Dresden, 1. Februar 2017 / Die Jungliberale Aktion Sachsen sieht die gesetzlich angestrebten Ziele des Justizvollzugs in Sachsen in Gefahr. Der Sächsische Landtag wird heute über einen Antrag der Grünen zur Einsetzung einer Fachkommission zur Personalbedarfsberechnung beraten.

Dazu erklärt der Landesvorsitzende der Jungliberalen, Philipp HARTEWIG: “Wir unterstützen den Antrag der Fraktion der Grünen und sehen eine solche Kommission als notwendig an. Die beiden Suizidfälle in der JVA Leipzig sind deutliche Anzeichen der Überforderung des Justizvollzugs.”

Überstunden der Mitarbeiter wurden in den letzten Jahren zum normalen Arbeitsalltag. Anstatt neue Stellen zu schaffen fand Stellenabbau statt. Die wegen Krankheit versäumten Arbeitstage betragen im Schnitt 36 Tage pro Jahr. Auch wurden im letzten Jahr tätliche Angriffe gegenüber Wärtern in sächsischen Gefängnissen bekannt.

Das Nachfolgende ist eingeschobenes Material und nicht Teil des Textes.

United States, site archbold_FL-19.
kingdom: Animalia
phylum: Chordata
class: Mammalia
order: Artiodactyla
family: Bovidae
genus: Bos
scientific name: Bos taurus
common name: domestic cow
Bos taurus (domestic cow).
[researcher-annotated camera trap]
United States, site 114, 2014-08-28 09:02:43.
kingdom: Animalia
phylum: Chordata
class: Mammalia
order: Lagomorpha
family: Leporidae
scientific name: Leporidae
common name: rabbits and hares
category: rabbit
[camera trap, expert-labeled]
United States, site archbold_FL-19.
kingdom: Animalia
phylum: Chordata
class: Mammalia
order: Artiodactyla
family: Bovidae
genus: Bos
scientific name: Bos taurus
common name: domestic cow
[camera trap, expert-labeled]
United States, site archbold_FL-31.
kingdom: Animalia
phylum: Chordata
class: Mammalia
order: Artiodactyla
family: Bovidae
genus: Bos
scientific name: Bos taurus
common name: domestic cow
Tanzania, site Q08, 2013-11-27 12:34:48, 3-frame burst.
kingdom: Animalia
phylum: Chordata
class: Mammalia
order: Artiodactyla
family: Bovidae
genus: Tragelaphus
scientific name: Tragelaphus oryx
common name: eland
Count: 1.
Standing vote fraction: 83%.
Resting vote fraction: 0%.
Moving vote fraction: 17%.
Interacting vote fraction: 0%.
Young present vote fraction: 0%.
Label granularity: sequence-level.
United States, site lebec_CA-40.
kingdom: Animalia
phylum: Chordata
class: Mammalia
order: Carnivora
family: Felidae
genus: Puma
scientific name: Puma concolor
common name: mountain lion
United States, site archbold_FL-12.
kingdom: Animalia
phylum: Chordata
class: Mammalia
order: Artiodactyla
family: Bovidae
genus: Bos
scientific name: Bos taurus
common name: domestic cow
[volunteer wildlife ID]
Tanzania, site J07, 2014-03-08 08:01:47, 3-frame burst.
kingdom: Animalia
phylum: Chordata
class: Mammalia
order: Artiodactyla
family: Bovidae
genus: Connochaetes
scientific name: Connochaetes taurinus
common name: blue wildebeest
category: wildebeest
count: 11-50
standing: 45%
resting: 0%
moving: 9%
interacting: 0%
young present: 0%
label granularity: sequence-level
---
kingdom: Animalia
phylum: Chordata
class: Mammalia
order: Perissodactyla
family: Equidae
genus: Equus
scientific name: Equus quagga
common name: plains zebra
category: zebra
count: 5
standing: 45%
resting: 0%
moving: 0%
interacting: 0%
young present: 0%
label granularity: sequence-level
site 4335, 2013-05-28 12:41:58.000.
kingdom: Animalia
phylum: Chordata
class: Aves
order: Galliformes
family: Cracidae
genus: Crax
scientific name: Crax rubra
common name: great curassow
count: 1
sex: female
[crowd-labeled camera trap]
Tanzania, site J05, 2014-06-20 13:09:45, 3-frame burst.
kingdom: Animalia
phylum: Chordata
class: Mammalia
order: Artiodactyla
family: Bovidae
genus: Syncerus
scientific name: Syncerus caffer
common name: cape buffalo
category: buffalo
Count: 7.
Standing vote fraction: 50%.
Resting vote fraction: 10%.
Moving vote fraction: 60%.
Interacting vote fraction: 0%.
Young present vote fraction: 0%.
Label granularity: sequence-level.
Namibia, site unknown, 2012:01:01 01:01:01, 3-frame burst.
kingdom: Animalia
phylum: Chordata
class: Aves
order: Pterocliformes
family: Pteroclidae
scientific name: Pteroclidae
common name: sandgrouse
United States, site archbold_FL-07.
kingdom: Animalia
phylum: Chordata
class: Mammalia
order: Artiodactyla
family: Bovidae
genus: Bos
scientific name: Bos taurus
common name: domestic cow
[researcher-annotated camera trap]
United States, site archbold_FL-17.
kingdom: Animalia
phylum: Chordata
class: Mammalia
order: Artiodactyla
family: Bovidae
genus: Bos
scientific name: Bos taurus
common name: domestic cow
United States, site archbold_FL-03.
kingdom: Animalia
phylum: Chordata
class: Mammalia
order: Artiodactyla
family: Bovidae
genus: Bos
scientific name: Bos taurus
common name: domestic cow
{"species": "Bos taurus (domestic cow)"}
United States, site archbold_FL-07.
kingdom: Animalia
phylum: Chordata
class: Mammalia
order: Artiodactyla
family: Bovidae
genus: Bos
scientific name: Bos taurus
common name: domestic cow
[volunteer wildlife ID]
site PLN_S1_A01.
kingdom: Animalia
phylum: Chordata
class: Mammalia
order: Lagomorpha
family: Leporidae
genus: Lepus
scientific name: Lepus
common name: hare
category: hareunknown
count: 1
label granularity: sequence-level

Dazu HARTEWIG: “Die Lage in der sich sächsische JVAs befinden ist nicht mehr tragbar. Die sächsische Landesregierung scheint aber nicht geneigt zu sein Geld einzusetzen, um die Arbeitsbedingungen in JVAs zu verbessern. Gleichzeitig wird der Einsatzleiter der al Bakr- Fahndung befördert, obwohl deutliche persönliche Fehler und Mängel bei der Einsatzleitung, festgestellt wurden. Da muss einer mal Herrn Gemkow verstehen. Diese Kostenberechnung gefährdet langfristig die innere Sicherheit Sachsens.”.

Die Jungliberale Aktion Sachsen fordert daher neben einer umfassenden Evaluation: Stopp des Stellenabbaus, Schaffung neuer Arbeitsplätze, Weiterbildungen  und die Verkürzung der Arbeitsstunden.